Novedad de un sentimiento de patria consolidándose durante siglos de lucha
contra el corsario aborrecido: nacimiento de la nacionalidad que se anunciaba
en el odio compartido hacia el hereje y en la firme defensa de un ya
irrenunciable paisaje. Novedad en la reinvención del continente que intentaron
nuestros libertadores en un delirante afán por reiniciar la historia y
recomenzar el tiempo. La novedad ha definido cierto espíritu herético que,
constante, impregna nuestra historia. La herejía de América fue y ha sido
siempre lucha contra lo desconocido, fuerza impulsora, construcción de
voluntades enfrentadas a una naturaleza abrumadora, ilusión opuesta a la
adversidad, esperanza chocando con la dureza del entorno. La herejía de América
es y ha sido siempre la utopía de América. La utopía es lo herético por
excelencia: utopizar revela inconformismo hacia el presente, imaginación para
concebirlo distinto y para querer superarlo. Anhelamos la utopía si no nos
satisface el presente. Soñamos si no somos felices. Deseamos lo que no tenemos.

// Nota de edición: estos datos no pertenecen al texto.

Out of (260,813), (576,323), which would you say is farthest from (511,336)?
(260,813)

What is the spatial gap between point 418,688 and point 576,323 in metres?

Queremos triunfar si sentimos que hemos fracasado. Por la utopía, los
latinoamericanos nos movemos y nos hemos movido con naturalidad en el terreno
de la ilusión. Por la herejía nos hemos acostumbrado a la invocación del
futuro: ¡lo hemos soñado tantas veces!, ¡tan a menudo lo hemos previsto por
entre los pliegues de nuestro rugoso presente!
La herejía suele
concluir enfrentada a una ortodoxia que la detiene o la deforma. Herejías
fueron la ambición y la codicia, los sueños e ilusiones que acompañaron la
conquista y la población del Nuevo Mundo. Ortodoxia fue la inflexibilidad del
imperio español negándose a vivir al ritmo de la historia. Heréticos fueron los
sueños de nuestros libertadores: imagineros y hacedores de tiempos escritos en
el mañana. Ortodoxa fue la corriente conservadora que se negó a aceptar la idea
de emancipación y trató de impedirla, incluso, a costa de la más espantosa
aniquilación. Herético fue el pensamiento liberal que surgía como una forma de
enfrentar la adversidad del exiguo presente. Ortodoxia fueron las larguísimas
dictaduras personalistas, la interminable lista de caudillos que conocieron
casi todas nuestras naciones hispanoamericanas: aventuras de jefes sucesores de
jefes y derrocados por jefes. Heterodoxia fue, en nuestro siglo, la
proliferación de partidos políticos nacionalistas que defendieron la lucha de
los tradicionalmente desposeídos y marginados. Heterodoxos fueron, también, los
políticos idealistas que se sacrificaron a una causa y lucharon por principios
necesarios y metas justas. Ortodoxia es, hoy, la realidad de esas mismas
agrupaciones políticas que se limitan a sobrevivir, poderosas e inconmovibles,
acostumbradas al poder y a su cercano aliado: la fuerza económica. Heterodoxia
fue, hace casi cuatro décadas, la Revolución Cubana y sus esfuerzos por
recuperar para las masas derechos siempre postergados y por erigir un ideal de
dignificación de nuestra América frente a la prepotencia yanqui. Ortodoxia es,
hoy, la misma Revolución Cubana anquilosada por una burocracia que asfixió su
vivacidad. En suma: la heterodoxia de hoy suele ser la ortodoxia de mañana.
Esta, por su parte, es el seguro llegadero de muchos sueños inmovilizados; el
destino de demasiados fracasos; la muerte de ideales en su no auténtica
realización, en su paulatino desvanecimiento en rutina, mascarada o reglamento.